The claims made in the 7,000-word statement — which Archbishop Viganò called his “testimony” — were seized upon by many longtime critics of Pope Francis, some of whom took to social media over the weekend to demand accountability and the pope’s resignation. At no point does the memo from Archbishop Viganò say Pope Francis was aware of the allegations of sexual misconduct against McCarrick involving minors, which came to light in June 2018 and resulted in the pope removing McCarrick from ministry and the retired archbishop surrendering his membership in the College of Cardinals.
Speaking aboard the papal plane from Dublin to Rome on Aug. 26, Pope Francis declined to address the former nuncio’s claims. The pontiff said people can make up their own minds about the statement.

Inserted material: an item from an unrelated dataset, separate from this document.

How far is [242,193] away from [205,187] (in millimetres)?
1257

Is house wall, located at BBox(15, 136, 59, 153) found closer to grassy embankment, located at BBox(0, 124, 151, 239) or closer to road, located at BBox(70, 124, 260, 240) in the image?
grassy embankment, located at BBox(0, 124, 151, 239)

“I read the statement this morning, and I must tell you sincerely that, I must say this, to you and all those who are interested: Read the statement carefully and make your own judgment,” Pope Francis said, adding that the statement “speaks for itself.”
On Sunday, Archbishop Viganò told CBS News that he had no agenda and was just stating facts “to combat the grave situation in the Church, to protect the Church and also to stop future abuse.”
Question of sanctions
In the United States, the archbishop’s statement provided another flashpoint in the clergy abuse scandals that have engulfed the American Catholic community since revelations came to light that Archbishop McCarrick, the former cardinal-archbishop of Washington, D.C., is alleged to have sexually abused seminarians and minors.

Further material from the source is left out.